I loved Buffy the Vampire Slayer, the Joss Whedon television program that aired over the turn of this century, from 1997 to 2003, generally on Tuesday nights. Facing a weekly “Big Bad” and the regular threat of the end of the world, Buffy and her team of friends and colleagues became well acquainted with crisis. “It’s Tuesday? Must be the apocalypse” was a common sentiment expressed. Perhaps my love of this fierce woman and her fight also set within me a comfort with Apocalypse. Something this show did well was to tell stories in which the endings and changes often included death, and yet always held a kernel of new life.
Nonetheless, grief and lament are real and active, and are of course part of the fear that holds at bay our requirement to face the Climate Apocalypse. Several years ago, I wrote a piece for an online journal that I’d intended to frame after the deep laments of the psalms. I titled it “God Has Left Creation” but the editor found that too stark, too severe. It is published under the title “Has God Left Creation?” And no, I do not believe God HAS left Creation. I believe that is impossible. But I certainly know that we who grieve the loss of so many things, and who grieve the death and pain to come, and search for hope and new life must also cry out. We must lament. For the curtain is being torn, much is being revealed, and all things will change.
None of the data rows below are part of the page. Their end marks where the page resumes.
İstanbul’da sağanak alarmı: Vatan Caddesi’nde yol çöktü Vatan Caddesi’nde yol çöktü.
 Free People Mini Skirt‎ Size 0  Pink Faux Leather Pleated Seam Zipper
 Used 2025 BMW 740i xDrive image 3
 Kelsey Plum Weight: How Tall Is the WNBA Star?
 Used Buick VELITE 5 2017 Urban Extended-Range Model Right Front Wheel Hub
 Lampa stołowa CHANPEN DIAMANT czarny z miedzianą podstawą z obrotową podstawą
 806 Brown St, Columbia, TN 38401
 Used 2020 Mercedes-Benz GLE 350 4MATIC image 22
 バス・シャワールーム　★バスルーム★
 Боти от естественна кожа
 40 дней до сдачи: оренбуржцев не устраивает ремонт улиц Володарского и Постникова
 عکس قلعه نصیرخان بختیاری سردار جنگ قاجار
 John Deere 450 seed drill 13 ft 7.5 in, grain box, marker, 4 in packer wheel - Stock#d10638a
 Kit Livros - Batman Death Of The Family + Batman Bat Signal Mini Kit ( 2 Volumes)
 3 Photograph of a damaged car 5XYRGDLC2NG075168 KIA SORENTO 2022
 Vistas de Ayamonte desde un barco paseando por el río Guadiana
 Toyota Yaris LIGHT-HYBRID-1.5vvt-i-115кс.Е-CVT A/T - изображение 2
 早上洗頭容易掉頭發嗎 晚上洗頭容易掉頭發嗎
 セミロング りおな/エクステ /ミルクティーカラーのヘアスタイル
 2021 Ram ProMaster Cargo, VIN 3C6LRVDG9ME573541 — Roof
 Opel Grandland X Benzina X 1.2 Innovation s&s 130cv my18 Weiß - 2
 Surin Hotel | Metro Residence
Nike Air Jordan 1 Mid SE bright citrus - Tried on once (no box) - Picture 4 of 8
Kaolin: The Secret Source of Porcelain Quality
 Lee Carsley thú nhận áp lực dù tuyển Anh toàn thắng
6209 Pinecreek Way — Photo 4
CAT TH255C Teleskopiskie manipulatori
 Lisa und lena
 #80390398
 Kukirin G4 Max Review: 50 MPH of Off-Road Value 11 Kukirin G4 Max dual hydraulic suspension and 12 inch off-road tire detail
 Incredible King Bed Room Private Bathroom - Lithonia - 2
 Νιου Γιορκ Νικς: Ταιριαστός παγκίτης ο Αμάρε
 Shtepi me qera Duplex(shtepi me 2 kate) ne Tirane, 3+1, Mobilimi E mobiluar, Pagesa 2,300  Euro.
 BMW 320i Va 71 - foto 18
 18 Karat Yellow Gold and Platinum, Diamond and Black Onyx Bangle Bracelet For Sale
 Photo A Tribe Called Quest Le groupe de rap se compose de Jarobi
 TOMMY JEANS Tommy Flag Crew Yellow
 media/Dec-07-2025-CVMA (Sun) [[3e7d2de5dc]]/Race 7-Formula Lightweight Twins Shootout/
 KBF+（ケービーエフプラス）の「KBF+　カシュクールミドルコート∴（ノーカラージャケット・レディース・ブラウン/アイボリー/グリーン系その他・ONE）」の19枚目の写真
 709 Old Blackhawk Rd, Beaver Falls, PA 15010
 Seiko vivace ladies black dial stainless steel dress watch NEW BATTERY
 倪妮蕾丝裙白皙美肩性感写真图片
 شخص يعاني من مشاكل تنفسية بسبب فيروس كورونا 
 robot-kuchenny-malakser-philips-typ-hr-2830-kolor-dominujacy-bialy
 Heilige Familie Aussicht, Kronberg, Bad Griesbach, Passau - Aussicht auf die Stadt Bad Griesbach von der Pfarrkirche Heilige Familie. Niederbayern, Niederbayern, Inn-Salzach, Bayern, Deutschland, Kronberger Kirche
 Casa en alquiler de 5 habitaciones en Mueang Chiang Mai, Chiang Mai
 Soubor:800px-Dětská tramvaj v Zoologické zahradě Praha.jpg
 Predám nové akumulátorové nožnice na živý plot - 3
“Marriage as Apocalypse” was my sermon title at the first same-gender wedding in the Episcopal Diocese of Colorado. The women marrying that day were good friends, and had been a couple for many years at that point, over 20. And yet I contended that the marriage itself, the new thing being entered into, WOULD bring apocalypse -in Greek, apocalypse simply means revelation, an unveiling.
Radical change due to climate shifts is imminent, and has in fact been happening for some time. Ask the residents of The Maldives.
Fires, floods, super-storms, tornadoes, bomb-cyclones, tsunamis, earthquakes and eruptions have already become more common –and all of this will only increase in frequency and scope. Climate Apocalypse is real, and what is up to us now is how we respond. Do we know who we are and who we want to be?
I suppose that I liken this to the Tree of the Knowledge of Good and Evil narrative in the beginning of Genesis. I’ve never been comfortable with the framing of that as the FALL OF HUMANITY INTO SIN, but rather the choice to know. To know you are naked. To know you are hungry. To know you do not know. The choice to leave paradise. The choice to make, to create.
And so perhaps the Apocalypse we enter into now is like that as well.
A chance to choose. A choice in how to live.
Because something that Buffy taught me is that Apocalypse can only be faced with open eyes, in community and with love.